* Start MATERIAL PROVIDED *

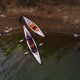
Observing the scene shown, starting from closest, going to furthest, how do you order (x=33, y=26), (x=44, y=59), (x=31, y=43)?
(x=44, y=59)
(x=31, y=43)
(x=33, y=26)

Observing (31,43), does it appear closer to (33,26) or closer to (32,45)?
(32,45)

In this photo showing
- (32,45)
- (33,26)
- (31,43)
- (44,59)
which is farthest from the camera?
(33,26)

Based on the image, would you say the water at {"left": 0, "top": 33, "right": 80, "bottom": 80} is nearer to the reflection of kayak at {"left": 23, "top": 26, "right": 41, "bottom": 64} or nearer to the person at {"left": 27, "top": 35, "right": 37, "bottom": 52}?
the reflection of kayak at {"left": 23, "top": 26, "right": 41, "bottom": 64}

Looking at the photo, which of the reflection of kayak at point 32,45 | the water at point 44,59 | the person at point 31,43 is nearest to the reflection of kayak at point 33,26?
the water at point 44,59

* End MATERIAL PROVIDED *

◆ WHAT TO WORK ON: Rewrite the stretch of rows from the line containing "In this photo showing" through the end of the rows, both ends included, as a numbered list with blank lines omitted.

◆ THE COMPLETED TASK:
1. In this photo showing
2. - (32,45)
3. - (33,26)
4. - (31,43)
5. - (44,59)
6. which is farthest from the camera?
7. (33,26)
8. Based on the image, would you say the water at {"left": 0, "top": 33, "right": 80, "bottom": 80} is nearer to the reflection of kayak at {"left": 23, "top": 26, "right": 41, "bottom": 64} or nearer to the person at {"left": 27, "top": 35, "right": 37, "bottom": 52}?
9. the reflection of kayak at {"left": 23, "top": 26, "right": 41, "bottom": 64}
10. Looking at the photo, which of the reflection of kayak at point 32,45 | the water at point 44,59 | the person at point 31,43 is nearest to the reflection of kayak at point 33,26?
11. the water at point 44,59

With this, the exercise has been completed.